TEXT SEGMENT

Inspiration 2: Flower Delivery

What is my place on this earth? Where do I belong? What am I doing here? These are just few of the many questions in my subconscious mind.  I try to push them away whenever they resurface for fear that I may not still have the answer for those.   What am I doing here? What am I doing here? Am I living my life the way God wants me to? Am I a blessing or a curse to the people around me? I have reached the point in my life where I don’t really know what I want.  I live for the sake of living.  I live because I live.  Gone are the making plans and setting priorities days.  I am left with what I have at the moment and by God’s grace I try to make the best of it.  It feels that I don’t know what I am living for other than go and teach my students daily, spend time with people who truly cares, thank God for all His goodness in my life, and find avenues to serve Him in all ways I can.  It’s all about serving and helping now.  I don’t think about myself anymore.  What is going on with me?

There are days where I want to flee to the unknown world and start anew.  I just want to go where I don’t have to worry about this and that anymore and forget everything that pulls my emotions down.  I just want to be happy! Who does not want to be happy? Well, I am happy.  However, there’s this tiny lump in my life right now that crushes my soul everyday.  I wish it would go away soon.  I hate having to worry about something that I am not supposed to be worrying about.  Why do I take people’s perceptions of me seriously when I know for a fact that we cannot please everyone? That no matter how noble are intentions are, people will always have something to say about us! When I am ever going to just sail with the tide? When? Oh, this is so tiring.  I just don’t know what to do.  I am at my wit’s end.

GOALS
(A) Reproduce verbatim everything in the post on finding one's place from "There are days" down to "my wit’s end.".
(B) Write the next part of the post on finding one's place, picking up right after its last sentence.
The items after the post on finding one's place aren't needed for anything here.

DATASET EXCERPTS
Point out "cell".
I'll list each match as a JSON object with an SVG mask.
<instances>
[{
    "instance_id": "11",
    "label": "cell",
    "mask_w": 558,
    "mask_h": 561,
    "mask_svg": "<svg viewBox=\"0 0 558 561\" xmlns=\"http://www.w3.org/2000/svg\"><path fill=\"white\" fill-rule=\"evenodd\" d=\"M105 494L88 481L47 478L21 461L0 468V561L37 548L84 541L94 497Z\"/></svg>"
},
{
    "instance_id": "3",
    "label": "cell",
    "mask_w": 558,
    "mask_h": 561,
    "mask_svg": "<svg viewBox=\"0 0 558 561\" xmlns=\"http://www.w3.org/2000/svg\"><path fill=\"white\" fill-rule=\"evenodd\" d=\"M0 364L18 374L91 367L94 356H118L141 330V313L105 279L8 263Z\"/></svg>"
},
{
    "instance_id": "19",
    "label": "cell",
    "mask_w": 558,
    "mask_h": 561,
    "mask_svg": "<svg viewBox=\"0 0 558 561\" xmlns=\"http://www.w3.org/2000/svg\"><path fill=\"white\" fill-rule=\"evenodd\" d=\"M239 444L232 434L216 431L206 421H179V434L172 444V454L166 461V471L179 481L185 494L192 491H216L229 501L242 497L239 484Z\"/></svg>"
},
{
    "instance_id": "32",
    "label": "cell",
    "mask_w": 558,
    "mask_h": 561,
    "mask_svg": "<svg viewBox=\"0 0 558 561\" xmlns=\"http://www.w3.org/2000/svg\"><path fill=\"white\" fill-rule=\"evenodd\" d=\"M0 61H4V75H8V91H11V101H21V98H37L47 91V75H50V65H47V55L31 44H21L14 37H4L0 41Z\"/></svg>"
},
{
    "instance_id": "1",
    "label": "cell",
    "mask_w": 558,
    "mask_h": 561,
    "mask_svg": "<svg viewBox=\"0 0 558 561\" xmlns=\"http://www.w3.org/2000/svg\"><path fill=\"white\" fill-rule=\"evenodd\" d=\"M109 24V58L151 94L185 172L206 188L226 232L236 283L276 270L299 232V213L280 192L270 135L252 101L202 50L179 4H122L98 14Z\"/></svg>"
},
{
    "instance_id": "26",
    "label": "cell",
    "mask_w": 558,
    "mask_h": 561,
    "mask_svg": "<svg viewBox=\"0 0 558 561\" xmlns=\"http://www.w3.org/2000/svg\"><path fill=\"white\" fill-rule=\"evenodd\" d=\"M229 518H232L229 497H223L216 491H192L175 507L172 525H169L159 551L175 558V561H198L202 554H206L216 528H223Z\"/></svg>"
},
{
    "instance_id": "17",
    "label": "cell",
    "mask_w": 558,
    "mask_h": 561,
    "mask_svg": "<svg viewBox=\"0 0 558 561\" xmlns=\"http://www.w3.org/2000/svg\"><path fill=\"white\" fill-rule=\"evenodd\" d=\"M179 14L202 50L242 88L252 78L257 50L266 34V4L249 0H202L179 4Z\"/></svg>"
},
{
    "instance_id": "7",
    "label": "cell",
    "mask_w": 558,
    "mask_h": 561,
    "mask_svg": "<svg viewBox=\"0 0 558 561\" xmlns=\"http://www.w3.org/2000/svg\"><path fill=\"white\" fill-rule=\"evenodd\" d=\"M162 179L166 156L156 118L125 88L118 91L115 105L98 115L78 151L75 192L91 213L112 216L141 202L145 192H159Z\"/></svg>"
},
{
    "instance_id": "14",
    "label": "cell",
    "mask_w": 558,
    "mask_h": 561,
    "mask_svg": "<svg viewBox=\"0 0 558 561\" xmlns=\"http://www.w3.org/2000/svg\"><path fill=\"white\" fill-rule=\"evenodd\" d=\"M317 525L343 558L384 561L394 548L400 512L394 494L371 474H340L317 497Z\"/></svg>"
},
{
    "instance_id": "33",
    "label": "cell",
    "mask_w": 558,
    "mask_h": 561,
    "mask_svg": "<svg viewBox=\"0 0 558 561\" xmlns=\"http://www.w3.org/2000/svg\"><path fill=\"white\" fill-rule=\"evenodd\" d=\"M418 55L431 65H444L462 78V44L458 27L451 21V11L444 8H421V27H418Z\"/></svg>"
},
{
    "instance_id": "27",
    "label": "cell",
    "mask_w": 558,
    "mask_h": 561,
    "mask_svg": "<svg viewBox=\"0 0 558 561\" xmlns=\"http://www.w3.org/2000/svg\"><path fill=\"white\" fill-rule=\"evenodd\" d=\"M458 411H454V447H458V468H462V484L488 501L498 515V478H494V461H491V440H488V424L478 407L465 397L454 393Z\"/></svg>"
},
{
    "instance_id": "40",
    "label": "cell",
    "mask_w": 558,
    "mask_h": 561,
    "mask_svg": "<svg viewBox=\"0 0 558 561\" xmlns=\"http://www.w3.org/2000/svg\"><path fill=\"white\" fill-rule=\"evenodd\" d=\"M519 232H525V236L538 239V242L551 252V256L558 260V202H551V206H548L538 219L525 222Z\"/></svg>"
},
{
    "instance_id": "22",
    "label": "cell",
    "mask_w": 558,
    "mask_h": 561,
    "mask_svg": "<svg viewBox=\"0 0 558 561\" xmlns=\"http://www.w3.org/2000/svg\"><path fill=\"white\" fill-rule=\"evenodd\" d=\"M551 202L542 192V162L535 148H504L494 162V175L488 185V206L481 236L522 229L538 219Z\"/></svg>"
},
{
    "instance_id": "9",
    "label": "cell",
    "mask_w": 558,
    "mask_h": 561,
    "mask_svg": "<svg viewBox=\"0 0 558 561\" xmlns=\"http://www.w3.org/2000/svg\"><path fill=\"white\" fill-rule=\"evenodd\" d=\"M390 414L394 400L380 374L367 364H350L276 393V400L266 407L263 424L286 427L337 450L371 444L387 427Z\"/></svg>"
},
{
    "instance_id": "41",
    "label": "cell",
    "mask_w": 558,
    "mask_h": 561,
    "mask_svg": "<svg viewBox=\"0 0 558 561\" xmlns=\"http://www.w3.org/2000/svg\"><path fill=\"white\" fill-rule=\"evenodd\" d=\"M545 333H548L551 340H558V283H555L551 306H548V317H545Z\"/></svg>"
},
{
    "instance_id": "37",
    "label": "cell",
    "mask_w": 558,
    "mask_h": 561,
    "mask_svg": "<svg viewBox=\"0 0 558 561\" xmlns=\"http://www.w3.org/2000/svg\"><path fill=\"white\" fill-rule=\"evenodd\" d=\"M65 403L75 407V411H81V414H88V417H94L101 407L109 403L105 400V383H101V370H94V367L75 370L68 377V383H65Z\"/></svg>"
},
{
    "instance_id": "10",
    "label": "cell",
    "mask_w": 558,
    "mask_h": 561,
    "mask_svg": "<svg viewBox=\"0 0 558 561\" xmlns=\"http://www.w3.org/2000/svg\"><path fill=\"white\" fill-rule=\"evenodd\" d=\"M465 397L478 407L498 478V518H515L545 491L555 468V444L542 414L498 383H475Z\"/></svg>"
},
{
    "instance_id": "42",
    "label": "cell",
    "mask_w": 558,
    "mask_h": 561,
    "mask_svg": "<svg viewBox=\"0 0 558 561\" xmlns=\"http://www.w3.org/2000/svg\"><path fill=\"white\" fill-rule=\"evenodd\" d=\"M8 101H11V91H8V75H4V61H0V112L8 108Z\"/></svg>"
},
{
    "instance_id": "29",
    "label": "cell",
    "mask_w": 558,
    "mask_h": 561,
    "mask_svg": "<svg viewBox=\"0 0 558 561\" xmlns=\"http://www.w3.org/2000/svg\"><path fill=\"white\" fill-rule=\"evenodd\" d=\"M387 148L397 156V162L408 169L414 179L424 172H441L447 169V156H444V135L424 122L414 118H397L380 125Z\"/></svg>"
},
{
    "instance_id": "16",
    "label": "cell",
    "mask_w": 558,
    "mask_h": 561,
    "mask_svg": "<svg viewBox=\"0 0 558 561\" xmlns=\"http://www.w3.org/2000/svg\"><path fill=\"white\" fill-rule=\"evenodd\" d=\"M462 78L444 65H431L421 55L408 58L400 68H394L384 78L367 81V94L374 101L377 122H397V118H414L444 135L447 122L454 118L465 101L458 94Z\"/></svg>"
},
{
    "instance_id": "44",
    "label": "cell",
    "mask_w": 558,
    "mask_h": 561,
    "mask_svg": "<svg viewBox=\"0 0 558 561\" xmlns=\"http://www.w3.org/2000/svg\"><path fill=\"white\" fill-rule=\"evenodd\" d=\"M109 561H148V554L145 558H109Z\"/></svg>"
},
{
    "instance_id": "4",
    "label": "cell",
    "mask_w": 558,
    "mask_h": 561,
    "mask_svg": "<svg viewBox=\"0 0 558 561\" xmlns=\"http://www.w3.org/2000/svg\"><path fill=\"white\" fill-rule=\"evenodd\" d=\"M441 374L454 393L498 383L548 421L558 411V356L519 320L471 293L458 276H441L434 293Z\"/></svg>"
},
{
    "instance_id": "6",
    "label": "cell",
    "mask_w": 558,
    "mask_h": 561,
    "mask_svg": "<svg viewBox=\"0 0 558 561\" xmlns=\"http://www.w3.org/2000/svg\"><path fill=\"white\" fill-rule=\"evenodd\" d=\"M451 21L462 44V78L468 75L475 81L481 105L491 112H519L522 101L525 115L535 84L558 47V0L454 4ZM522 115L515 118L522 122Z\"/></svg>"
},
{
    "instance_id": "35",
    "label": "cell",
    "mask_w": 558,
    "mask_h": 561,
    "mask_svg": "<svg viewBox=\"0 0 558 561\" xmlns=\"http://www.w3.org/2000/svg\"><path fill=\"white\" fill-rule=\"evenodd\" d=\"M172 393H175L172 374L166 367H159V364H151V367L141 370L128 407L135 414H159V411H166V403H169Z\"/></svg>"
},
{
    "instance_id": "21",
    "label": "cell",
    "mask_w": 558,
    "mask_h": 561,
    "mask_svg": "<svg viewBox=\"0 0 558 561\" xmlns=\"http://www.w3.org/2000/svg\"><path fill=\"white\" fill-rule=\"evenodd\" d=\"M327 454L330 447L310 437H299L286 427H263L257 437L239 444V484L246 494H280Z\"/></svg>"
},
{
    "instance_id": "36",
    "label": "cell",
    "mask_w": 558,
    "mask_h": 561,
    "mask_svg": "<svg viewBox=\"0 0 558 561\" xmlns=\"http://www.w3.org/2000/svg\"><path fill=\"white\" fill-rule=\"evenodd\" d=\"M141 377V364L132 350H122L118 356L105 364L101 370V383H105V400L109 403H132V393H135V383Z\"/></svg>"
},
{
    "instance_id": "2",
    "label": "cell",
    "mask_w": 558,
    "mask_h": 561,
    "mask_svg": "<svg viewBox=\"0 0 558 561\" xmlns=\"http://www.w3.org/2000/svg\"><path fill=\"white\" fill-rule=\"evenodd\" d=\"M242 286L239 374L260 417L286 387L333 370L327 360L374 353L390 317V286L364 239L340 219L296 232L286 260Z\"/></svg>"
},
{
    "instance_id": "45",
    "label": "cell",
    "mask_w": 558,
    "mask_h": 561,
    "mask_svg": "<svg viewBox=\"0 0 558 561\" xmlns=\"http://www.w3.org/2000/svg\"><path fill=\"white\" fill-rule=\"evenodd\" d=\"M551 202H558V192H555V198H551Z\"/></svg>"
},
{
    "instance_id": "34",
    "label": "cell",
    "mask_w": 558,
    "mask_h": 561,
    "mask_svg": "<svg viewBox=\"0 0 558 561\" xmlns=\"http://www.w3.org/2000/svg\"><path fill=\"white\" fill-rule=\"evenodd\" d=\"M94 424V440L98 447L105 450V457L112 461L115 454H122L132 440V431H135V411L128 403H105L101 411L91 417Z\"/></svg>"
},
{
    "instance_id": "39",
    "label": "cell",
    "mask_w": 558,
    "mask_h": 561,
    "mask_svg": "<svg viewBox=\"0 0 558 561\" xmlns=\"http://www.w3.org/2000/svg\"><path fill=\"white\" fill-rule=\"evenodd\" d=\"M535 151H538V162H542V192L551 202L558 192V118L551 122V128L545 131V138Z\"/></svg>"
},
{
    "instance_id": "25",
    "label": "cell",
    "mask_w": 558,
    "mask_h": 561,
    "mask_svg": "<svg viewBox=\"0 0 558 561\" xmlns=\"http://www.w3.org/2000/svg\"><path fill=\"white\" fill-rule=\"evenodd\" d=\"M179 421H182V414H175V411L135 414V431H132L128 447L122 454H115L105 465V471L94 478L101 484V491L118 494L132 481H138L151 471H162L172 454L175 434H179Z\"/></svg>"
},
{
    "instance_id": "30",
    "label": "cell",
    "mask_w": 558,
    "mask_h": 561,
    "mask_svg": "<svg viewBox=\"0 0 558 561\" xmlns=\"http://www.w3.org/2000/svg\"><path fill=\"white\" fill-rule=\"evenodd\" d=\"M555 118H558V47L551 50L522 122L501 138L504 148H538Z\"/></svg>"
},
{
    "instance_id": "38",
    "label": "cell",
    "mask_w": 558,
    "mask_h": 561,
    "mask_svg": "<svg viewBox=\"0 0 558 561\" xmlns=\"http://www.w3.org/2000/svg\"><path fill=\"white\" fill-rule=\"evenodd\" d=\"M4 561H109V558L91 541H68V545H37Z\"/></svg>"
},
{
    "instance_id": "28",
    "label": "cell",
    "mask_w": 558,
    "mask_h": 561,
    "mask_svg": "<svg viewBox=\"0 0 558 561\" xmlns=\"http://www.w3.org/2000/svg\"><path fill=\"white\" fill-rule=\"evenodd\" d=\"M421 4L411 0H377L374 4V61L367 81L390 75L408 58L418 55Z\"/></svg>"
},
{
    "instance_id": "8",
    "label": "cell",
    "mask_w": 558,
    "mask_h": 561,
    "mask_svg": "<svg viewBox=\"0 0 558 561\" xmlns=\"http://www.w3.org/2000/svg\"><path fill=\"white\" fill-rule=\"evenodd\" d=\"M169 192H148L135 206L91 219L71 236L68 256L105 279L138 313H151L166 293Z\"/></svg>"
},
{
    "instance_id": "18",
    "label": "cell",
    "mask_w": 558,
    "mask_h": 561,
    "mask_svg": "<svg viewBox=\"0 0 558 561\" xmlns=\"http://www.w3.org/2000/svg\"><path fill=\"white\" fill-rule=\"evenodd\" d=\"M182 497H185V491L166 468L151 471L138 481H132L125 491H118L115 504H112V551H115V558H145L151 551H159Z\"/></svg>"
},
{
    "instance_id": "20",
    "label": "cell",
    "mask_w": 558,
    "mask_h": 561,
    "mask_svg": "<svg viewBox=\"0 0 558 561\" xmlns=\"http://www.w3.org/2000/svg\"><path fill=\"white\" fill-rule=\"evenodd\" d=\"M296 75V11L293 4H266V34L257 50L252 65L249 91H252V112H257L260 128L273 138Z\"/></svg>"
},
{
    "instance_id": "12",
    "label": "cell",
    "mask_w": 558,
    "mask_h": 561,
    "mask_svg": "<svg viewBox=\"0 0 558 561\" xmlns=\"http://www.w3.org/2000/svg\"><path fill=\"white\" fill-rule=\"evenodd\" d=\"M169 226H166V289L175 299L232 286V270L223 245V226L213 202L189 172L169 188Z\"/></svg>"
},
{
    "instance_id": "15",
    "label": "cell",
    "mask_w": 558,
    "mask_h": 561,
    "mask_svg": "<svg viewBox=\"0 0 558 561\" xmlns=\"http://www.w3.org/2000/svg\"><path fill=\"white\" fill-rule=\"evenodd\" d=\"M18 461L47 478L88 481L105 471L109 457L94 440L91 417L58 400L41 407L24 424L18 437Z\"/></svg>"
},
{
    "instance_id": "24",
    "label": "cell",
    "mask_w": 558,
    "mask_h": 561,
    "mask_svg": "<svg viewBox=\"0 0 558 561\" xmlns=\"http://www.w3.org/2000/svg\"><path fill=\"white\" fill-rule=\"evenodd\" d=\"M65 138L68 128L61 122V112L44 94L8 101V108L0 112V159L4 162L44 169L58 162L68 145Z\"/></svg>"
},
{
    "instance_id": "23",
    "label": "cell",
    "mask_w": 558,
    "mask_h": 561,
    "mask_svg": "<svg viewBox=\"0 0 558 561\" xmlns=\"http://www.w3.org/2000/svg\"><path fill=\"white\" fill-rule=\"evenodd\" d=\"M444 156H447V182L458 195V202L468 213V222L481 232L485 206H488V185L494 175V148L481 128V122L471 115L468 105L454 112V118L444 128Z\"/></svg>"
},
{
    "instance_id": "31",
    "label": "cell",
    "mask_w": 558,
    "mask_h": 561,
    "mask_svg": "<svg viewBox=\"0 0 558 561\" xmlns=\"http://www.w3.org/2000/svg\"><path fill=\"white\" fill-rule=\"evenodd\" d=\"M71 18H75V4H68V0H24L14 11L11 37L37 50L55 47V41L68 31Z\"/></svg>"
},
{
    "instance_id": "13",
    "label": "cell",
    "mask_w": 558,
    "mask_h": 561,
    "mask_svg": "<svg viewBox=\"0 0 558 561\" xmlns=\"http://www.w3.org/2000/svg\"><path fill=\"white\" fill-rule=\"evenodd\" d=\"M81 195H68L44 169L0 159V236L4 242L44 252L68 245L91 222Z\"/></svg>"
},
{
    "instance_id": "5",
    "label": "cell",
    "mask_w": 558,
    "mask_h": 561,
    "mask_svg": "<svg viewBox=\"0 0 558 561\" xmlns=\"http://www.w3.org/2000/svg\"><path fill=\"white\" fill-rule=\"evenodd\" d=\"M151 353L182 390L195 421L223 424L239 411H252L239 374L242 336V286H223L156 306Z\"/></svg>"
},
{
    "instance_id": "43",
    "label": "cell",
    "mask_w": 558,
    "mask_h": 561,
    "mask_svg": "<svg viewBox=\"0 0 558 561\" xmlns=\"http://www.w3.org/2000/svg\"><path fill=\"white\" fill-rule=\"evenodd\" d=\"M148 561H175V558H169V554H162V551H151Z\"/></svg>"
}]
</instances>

RESULTS FOR EACH TASK
(A)
There are days where I want to flee to the unknown world and start anew.  I just want to go where I don’t have to worry about this and that anymore and forget everything that pulls my emotions down.  I just want to be happy! Who does not want to be happy? Well, I am happy.  However, there’s this tiny lump in my life right now that crushes my soul everyday.  I wish it would go away soon.  I hate having to worry about something that I am not supposed to be worrying about.  Why do I take people’s perceptions of me seriously when I know for a fact that we cannot please everyone? That no matter how noble are intentions are, people will always have something to say about us! When I am ever going to just sail with the tide? When? Oh, this is so tiring.  I just don’t know what to do.  I am at my wit’s end.

(B)
Anyway, God is still good.  There’s no point stressing myself out because God loves me.  He loves me so much that He showers me with people who loves and accepts me for who and what I am.  They’re my inspiration and will always be my inspiration in becoming a better person.

Stressors, go away! It’s time to divert my mind into something pretty.  Beautiful flowers on a challenging day!  Thanks God for the gift of life, family, friends, work, and nature!

Desktop-Wallpaper-10

Photo Credits: hdwallpapersinn.com

P.S. I love photos and I love taking photos and how I wish I can take inspiring photos and share them with you.  But I’m still a novice photographer and my eight-year-old Macbook has started acting up.  So, for the meantime, I will be sharing with you wonderful photos I would stumble upon here online. OK?

I am trying to form the habit of looking for something beautiful everyday (tangible) aside from what I see and experience personally.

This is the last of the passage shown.